Roman Dolidze made it three wins in his last three fights on Saturday at UFC Vegas 62. The card in its totality was odd, it felt hollow and lacking. But much of the chatter pre-fight night was centred around a few fights only. Of course, the lions share went to Arnold Allen and Calvin Kattar sharing the main event slot, but Dolidze is a fighter that fans care about.

Dolidze eagerly bounces into the centre of the cage to kick off the first round. Staunch in his southpaw stance, looking to pressure and find the right hand. He does a great job to jam Hawes – which is smart given that Hawes is an explosive athlete, so being able to pressure that type of fighter, make them feel the need to explode and then meeting them mid explosion before the synapses have had time to fully fire. The benefit of this is that predominantly, with an explosive athlete they must commit to their actions and find it difficult to alter their course of actions mid-action.

The other kryptonite to a fighter leaning on their athleticism and explosivity is variety. The variety means that the opposition fighter is spending costly energy reacting in a large way to feints and when the eventual strike comes, they will overcompensate with the core fibres of their fighting style – explosivity. Dolidze goes to the body, shows a left hand to then come over the top with a high kick, offers some switch hitting and looks to catch kicks and create grappling exchanges.

The mistake he makes, is the elixir in Hawes’s arsenal and that is range. Range dictates the ability for Hawes to cover distance, and he can cover distance at a far more rapid rate than Dolidze and does so when he ducks under a left hand and finds his way toward a far tight waist grip looking to secure a back bodylock. Dolidze reacts well by granbying to guard. This is smart as he now is able to compete in a realm, he is more comfortable with, and is choosing of his own accord what guard he plays. Should he have chosen to stay on his feet and try to fight the tight waist or the successive bodylock grips, it is likely he finds himself on the mat in a position he does not choose. Choice in MMA is a fantastic weapon.

This proves dividends when Dolidze gets to close guard and begins crushing elbows into the crown of Hawes’ skull.
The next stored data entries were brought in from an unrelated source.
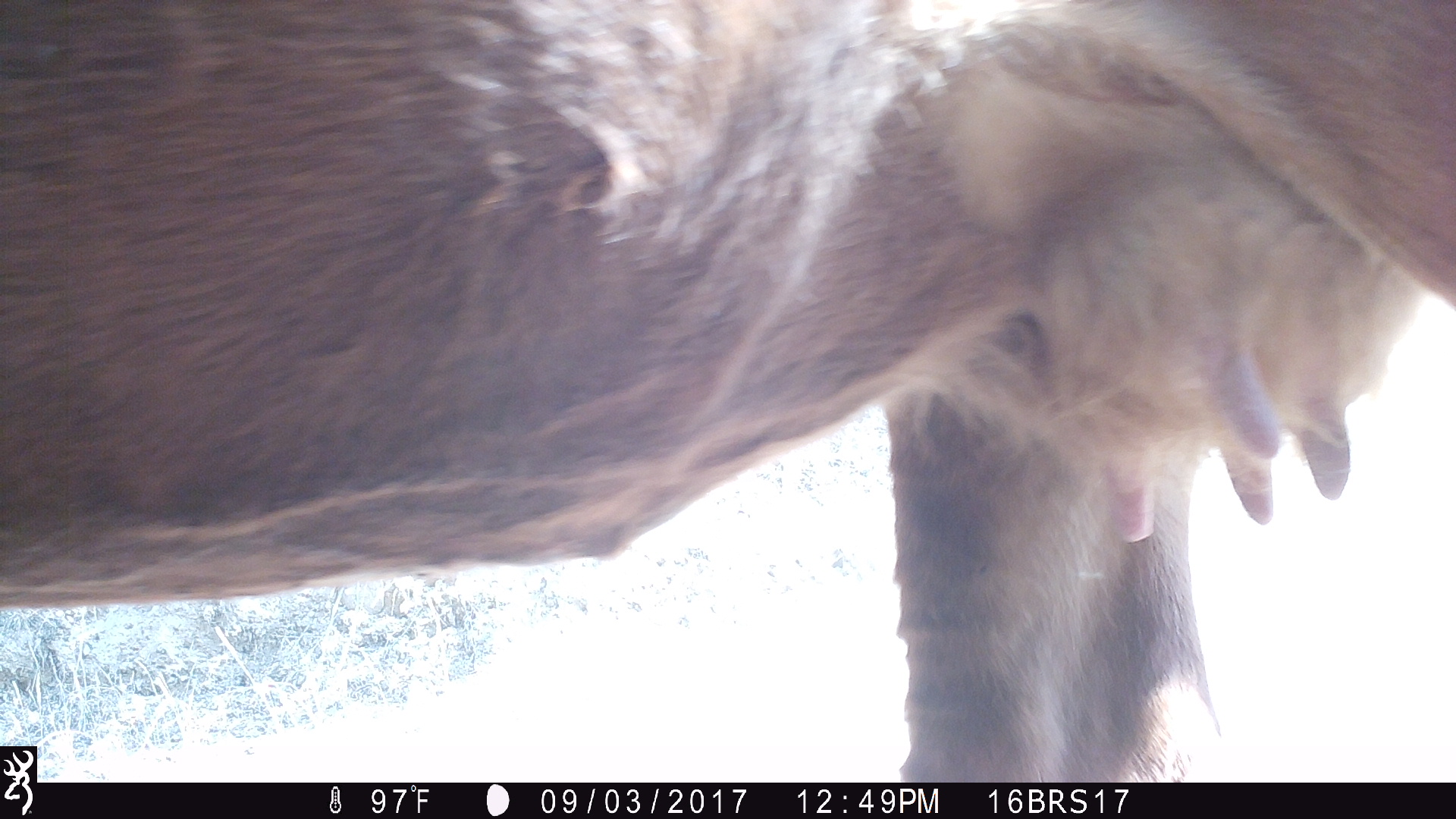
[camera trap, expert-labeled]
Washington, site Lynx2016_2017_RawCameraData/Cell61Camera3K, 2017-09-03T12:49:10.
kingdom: Animalia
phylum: Chordata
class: Mammalia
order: Artiodactyla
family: Bovidae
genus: Bos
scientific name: Bos taurus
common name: domestic cattle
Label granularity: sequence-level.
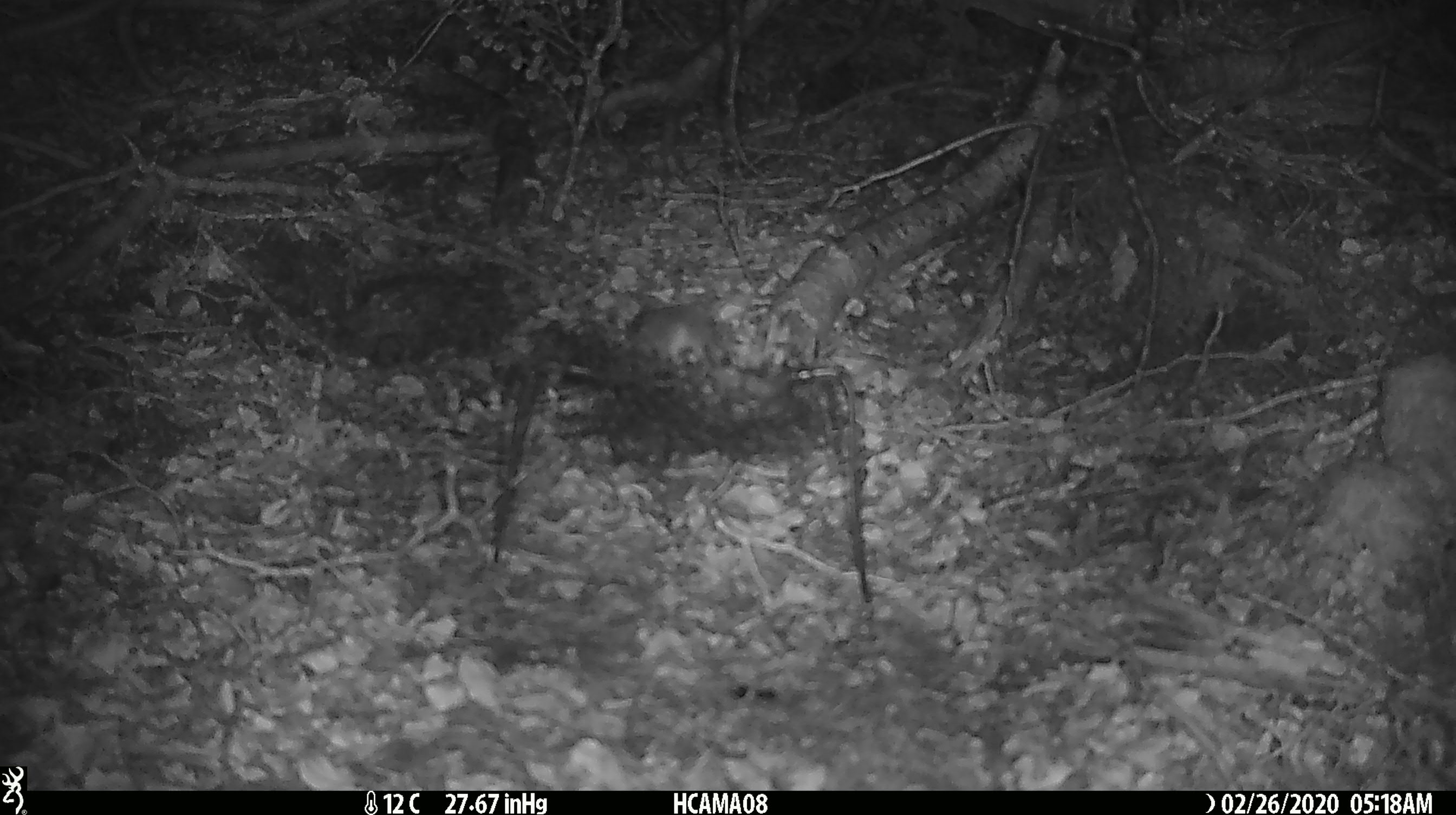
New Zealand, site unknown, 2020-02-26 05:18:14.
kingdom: Animalia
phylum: Chordata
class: Mammalia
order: Rodentia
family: Muridae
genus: Mus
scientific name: Mus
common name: mouse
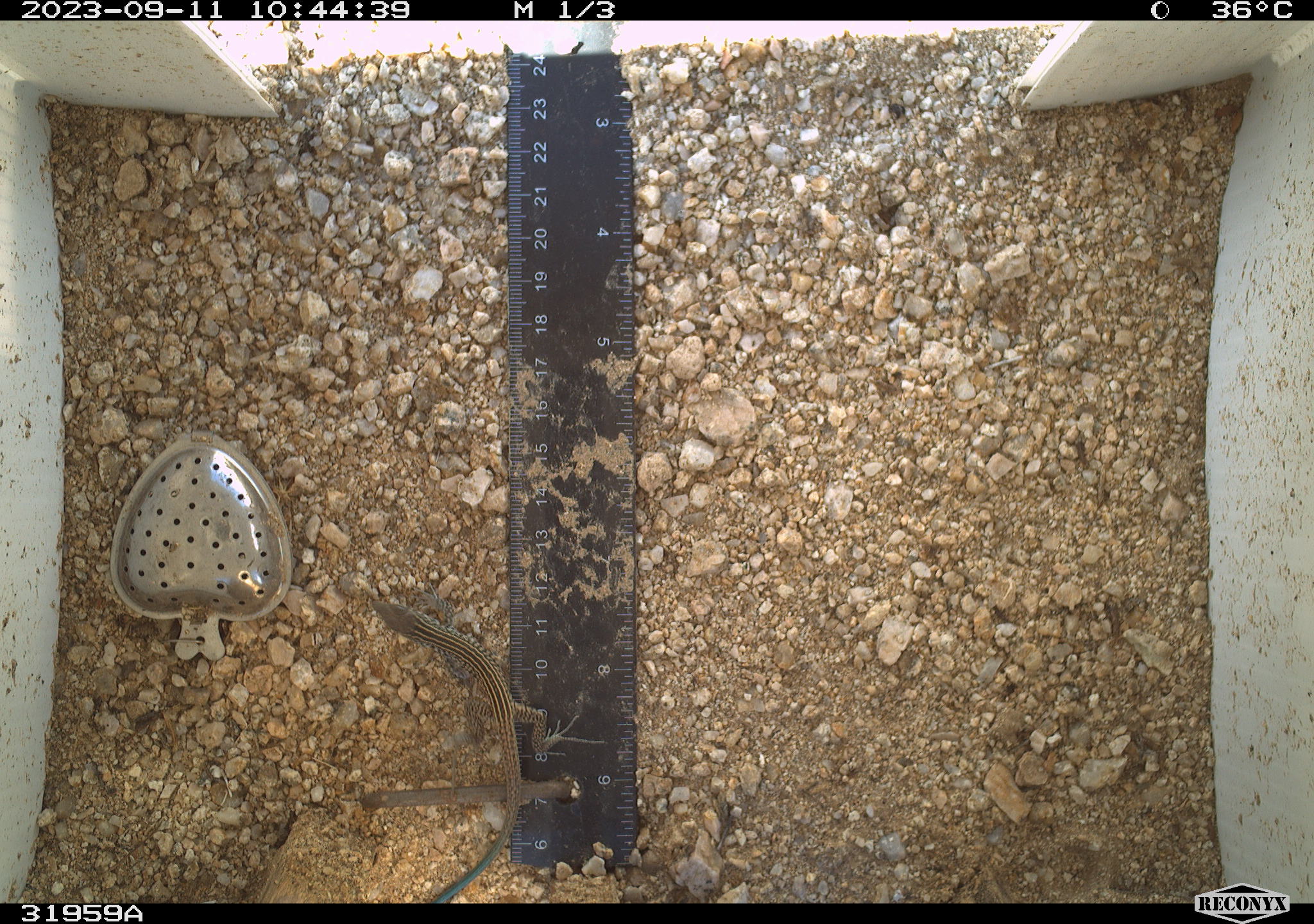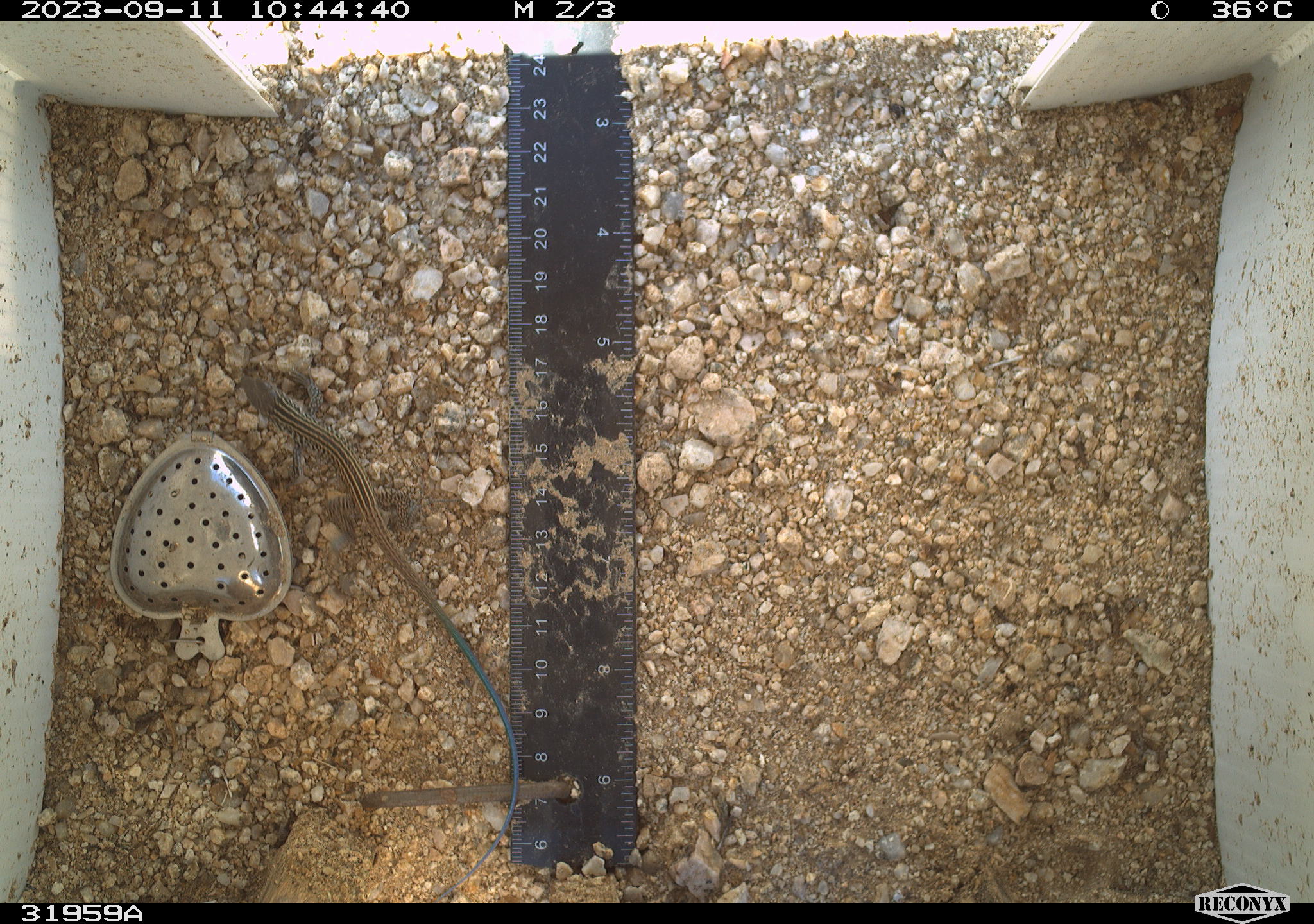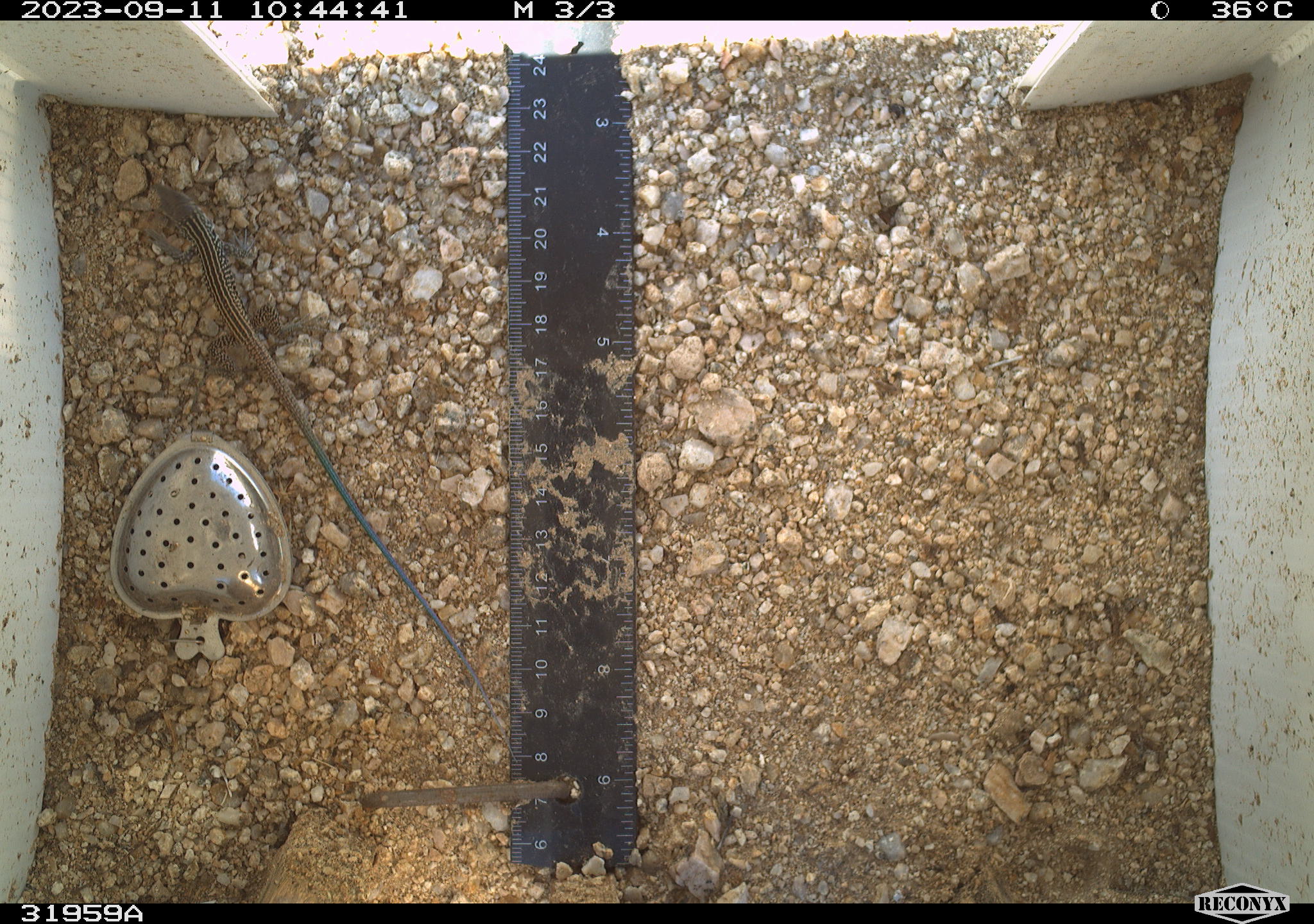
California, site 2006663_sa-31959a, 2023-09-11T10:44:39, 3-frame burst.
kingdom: Animalia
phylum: Chordata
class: Reptilia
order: Squamata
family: Teiidae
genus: Aspidoscelis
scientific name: Aspidoscelis tigris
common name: western whiptail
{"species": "western whiptail (Aspidoscelis tigris)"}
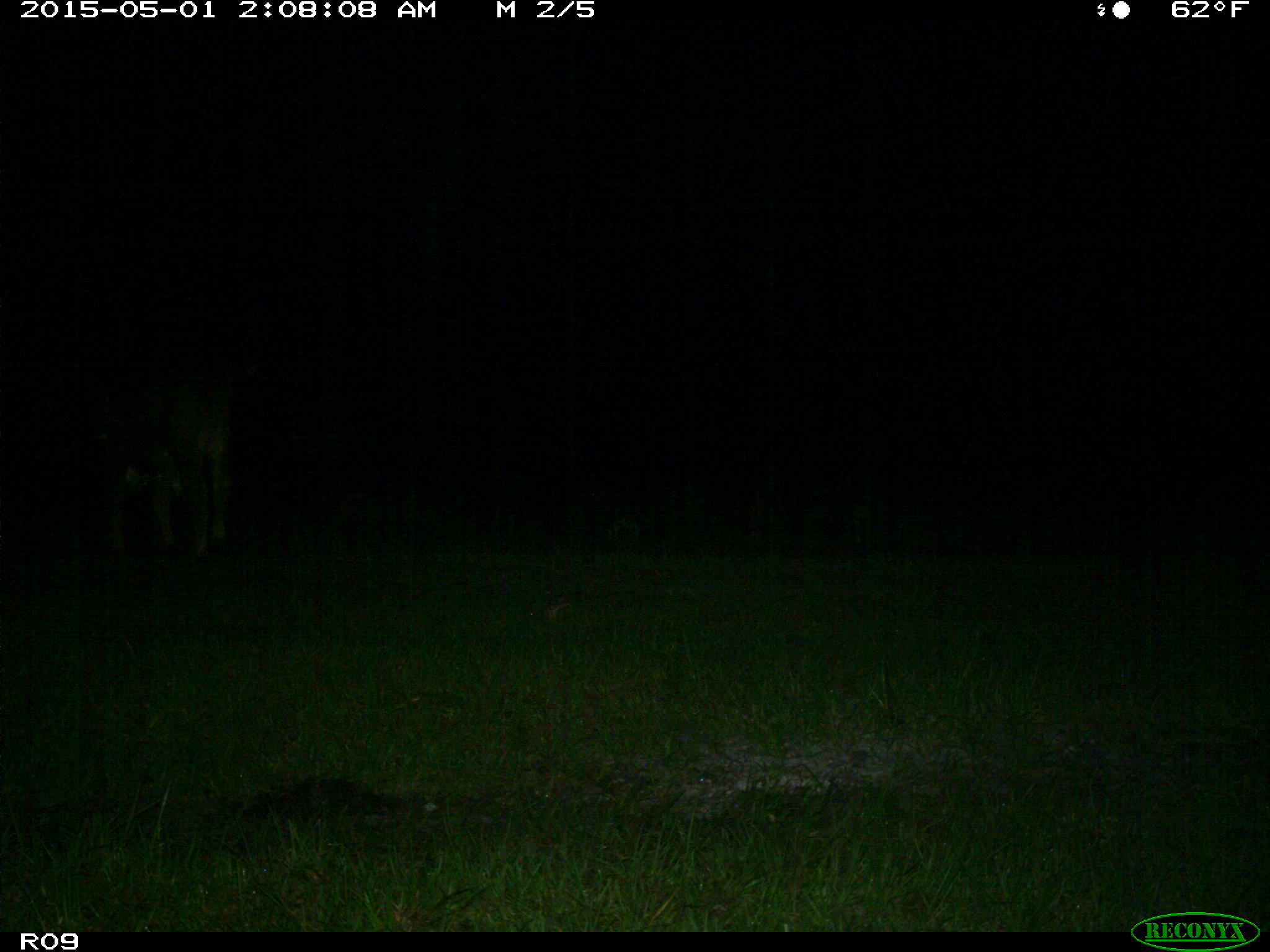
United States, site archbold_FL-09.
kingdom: Animalia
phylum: Chordata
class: Mammalia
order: Artiodactyla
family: Bovidae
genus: Bos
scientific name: Bos taurus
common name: domestic cow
Bos taurus (domestic cow).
He creates a dilemma of framing with his left hand, being in the inside space and crushing the elbows. Those elbows then create a frame that’s disruptive to the head position of Hawes. This causes an overreaching action from Hawes as he attempts to establish wrist control on the right arm of Dolidze, this is the reaction Dolidze wants, as he throws up and looks to catch an armbar. Hawes reacts correctly, building height and withdraws his elbow line from the submission.

This on its own falls deeper into the layers of the dilemma. Standing, and withdrawing from the submission gives access to the legs of Hawes, which Dolidze dutifully attacks. In submission grappling there is a marriage between upper body submission attacks and lower body submission attacks – and this is inherent. Dolidze looks to use a K-Guard entry into a backside 50-50 position, this would allow him to access a devastating inside heel hook. Hawes does a good job of stopping the K-Guard inside hip post by framing on the thigh. Dolidze rolls through to a double-outside ashi position looking to attack kneebars, outside heel hooks or toeholds. The correct defensive reaction here for Hawes is to build height, splitting his base and looking to strip the leg entanglements. Instead he opts for a split combat base and looks to fit the “Dracula” grip on the leg (effectively a 2-on-1 grip).

Dolidze uses that grip to both rotate himself over the top of the knee but also to create a significant inwardly rotating bend in the knee. There is momentary heel exposure for Dolidze, and he goes searching for it. Hawes is not reacting in a good way, and should be rolling through to take pressure of his knee, feet connected and bridging into the knee, Dolidze just gets a regular grip of the foot and begins to torque. There is clearly a pop, and Hawes exclaims. Dolidze releases the grip of the leg, and turns into Hawes, arms outstretched seemingly both pointing out the injury but also looking to console Hawes.

Here referee Dan Miragliotta does not handle the situation well. He intervenes in the contest, as Hawes is rising to his feet, watching Hawes lean against the cage with a bowed knee, as he begins to advance dragging his right leg across the floor like a zombie. Dan Miragliotta then allows the fight to continue. It is not good practice to intervene in the fight without calling an official stop to the contest, if he thinks Hawes is compromised, a doctor should be brought in to the cage to assess his ability to continue the contest. This did not happen, and it looks messy.

Dolidze, having felt the knee buckle under his weight only moments earlier, takes his chance to swarm – like a lion to a wounded, bleeding gazelle. Hawes to his credit looks to fire back and to stay in the fight, but the task is too much. Dolidze has a far superior ability to move, to line up shots and to land. A glancing right hand forces Hawes to momentarily take a knee, as he rises, Dolidze crashes forward landing another right hand in the clinch, as he exits the clinch, a right-hand lands that sends Hawes crashing to the shadow realm of the canvas. A left turns his jaw skyward, making sure he lands on his back as a third right hand ensures, like a Mongol spike, that Hawes’ head is driven thoroughly into the canvas.